Advanced Computing in the Age of AI | Monday, June 24, 2024

Can Scale Become the ‘Data Foundry’ for AI? 


Scale AI, which provides data labeling and annotation software and services to organizations like OpenAI, Meta, and the Department of Defense, this week announced a $1-billion funding round at a valuation of nearly $14 billion, putting it in a prime position to capitalize on the generative AI revolution.

Alexandr Wang founded Scale AI back in 2016 to provide labeled and annotated data, primarily for autonomous driving systems. At the time, self-driving vehicles seemed to be just around the corner, but getting the vehicles on the road in a safe manner has proven to be a tougher problem than originally anticipated.


Scale AI founder and CEO Alexandr Wang

With the explosion of interested in GenAI over the past 18 months, the San Francisco-based company saw the need explode for labeling and annotating text data, which is the primary input for large language models (LLMs). Scale AI employs a large network of hundreds of contractors around the world who perform the work of labeling and annotating clients’ data, which involves things like describing pieces of text or conversation, assessing the sentiment, and overall establishing the “ground truth” of the data so it can be used for supervised machine learning.

In addition to providing data labeling and annotation services, Scale AI also develops software, including a product called the Scale Data Engine that is geared toward helping customers create their own AI-ready data–or in other words, to create a data foundry.
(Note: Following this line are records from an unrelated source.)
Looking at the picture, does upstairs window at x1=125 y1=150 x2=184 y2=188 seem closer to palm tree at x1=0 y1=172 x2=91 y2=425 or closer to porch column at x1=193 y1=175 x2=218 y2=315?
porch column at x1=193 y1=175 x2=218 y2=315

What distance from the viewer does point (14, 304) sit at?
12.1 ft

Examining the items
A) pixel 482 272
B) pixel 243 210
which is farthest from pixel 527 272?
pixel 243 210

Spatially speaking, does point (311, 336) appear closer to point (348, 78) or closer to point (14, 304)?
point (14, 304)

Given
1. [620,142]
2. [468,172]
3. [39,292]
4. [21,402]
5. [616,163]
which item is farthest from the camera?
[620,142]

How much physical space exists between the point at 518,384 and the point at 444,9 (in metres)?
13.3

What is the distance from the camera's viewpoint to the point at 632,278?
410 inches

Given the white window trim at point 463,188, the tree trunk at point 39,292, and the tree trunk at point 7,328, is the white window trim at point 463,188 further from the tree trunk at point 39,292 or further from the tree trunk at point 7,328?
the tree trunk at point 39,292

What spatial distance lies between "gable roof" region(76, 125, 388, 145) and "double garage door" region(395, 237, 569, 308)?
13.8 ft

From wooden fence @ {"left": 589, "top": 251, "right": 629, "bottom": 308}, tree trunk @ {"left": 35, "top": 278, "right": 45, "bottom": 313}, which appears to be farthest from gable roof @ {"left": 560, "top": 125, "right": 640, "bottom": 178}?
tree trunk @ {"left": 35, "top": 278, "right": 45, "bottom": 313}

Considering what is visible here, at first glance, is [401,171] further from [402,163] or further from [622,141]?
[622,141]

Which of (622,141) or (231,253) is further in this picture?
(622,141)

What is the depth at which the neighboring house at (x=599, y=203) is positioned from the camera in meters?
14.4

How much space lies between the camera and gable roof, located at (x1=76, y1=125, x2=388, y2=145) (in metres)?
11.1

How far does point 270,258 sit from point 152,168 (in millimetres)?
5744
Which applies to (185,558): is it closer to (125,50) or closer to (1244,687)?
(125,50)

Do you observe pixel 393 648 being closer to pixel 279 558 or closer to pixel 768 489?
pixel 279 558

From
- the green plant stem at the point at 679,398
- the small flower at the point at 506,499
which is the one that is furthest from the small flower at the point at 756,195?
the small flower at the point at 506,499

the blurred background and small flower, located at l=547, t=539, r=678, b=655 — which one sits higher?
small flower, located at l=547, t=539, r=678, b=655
The Scale Data Engine provides a framework for the “end-to-end AI lifecycle,” the company says. The software helps to automate the collection, curation, and labeling or annotating text, image, video, audio, and sensor data. It provides data management for unstructured data, direct integration with LLMs from OpenAICohereAnthropic, and Meta (among others), management of the reinforcement learning from human feedback (RLHF) workflow, and “red teaming” models to ensure security.

ScaleAI also develops Scale GenAI Platform, which it bills as a “full stack” GenAI product that helps users to optimize their LLM performance, provides automated model comparisons, and helps users implement retrieval augmented generation (RAG) to boost the quality of their LLM applications.
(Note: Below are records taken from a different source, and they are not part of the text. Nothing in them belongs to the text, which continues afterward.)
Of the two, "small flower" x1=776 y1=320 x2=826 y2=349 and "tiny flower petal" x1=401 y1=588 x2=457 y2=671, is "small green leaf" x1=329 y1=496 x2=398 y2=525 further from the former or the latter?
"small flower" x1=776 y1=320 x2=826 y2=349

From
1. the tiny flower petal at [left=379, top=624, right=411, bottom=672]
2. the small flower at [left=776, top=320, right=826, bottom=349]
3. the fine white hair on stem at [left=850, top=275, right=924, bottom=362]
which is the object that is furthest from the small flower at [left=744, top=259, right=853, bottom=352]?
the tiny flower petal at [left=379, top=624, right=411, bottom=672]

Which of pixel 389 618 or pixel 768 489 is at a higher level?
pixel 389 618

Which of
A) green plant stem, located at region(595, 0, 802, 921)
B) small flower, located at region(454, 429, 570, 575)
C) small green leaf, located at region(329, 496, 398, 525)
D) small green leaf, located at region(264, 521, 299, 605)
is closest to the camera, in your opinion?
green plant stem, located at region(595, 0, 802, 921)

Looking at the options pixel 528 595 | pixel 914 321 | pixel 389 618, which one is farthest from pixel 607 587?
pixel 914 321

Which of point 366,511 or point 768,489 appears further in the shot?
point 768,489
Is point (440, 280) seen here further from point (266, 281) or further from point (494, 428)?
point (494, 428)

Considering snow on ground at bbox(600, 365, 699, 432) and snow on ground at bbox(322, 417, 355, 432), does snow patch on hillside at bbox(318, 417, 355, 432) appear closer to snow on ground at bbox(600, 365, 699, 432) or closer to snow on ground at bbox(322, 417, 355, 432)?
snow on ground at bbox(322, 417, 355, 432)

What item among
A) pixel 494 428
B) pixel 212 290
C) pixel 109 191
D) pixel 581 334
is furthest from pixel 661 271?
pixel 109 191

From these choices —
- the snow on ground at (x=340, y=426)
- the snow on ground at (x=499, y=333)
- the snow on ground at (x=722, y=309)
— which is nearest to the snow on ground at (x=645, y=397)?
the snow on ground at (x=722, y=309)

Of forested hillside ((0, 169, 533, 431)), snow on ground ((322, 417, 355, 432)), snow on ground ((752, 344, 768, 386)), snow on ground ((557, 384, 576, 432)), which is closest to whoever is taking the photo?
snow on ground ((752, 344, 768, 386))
Scale AI’s product architecture

It’s all about expanding customers’ ability to scale up the most critical asset for AI: their data.

“Data abundance is not the default; it’s a choice. It requires bringing together the best minds in engineering, operations, and AI,” Wang said in a press release. “Our vision is one of data abundance, where we have the means of production to continue scaling frontier LLMs many more orders of magnitude. We should not be data-constrained in getting to GPT-10.”

This week’s $1 billion Series F round solidifies Scale AI as one of the leaders in an emerging field of data management for GenAI. Companies are rushing to adopt GenAI, but often find their data is ill-prepared for use with LLMs, either for training new models, fine-tuning existing ones, or just feeding data into existing LLMs using prompts and retrieval-augmented generation (RAG) techniques.

The round includes nearly two dozen investors, including Nvidia, Meta, Amazon, and the investment arms of IntelAMDCisco, and ServiceNow. The $13.8 billion is nearly double the $7.3 billion valuation Scale AI had in 2021, and puts the company, which reportedly had revenues of $700 million last year, on track for an initial public offering (IPO).

Scale AI has worked with a range of companies, including iRobot, maker of the Roomba vacuum machine; Toyota, Nuvo, Amazon, and Salesforce. It signed a $249-million contract with the Department of Defense in 2022, and it’s done work with the United States Airforce.

“As an AI community we’ve exhausted all of the easy data, the internet data, and now we need to move on to more complex data,” Wang told the Financial Times. “The quantity matters but the quality is paramount. We’re no longer in a paradigm where more comments off Reddit are going to magically improve the models.”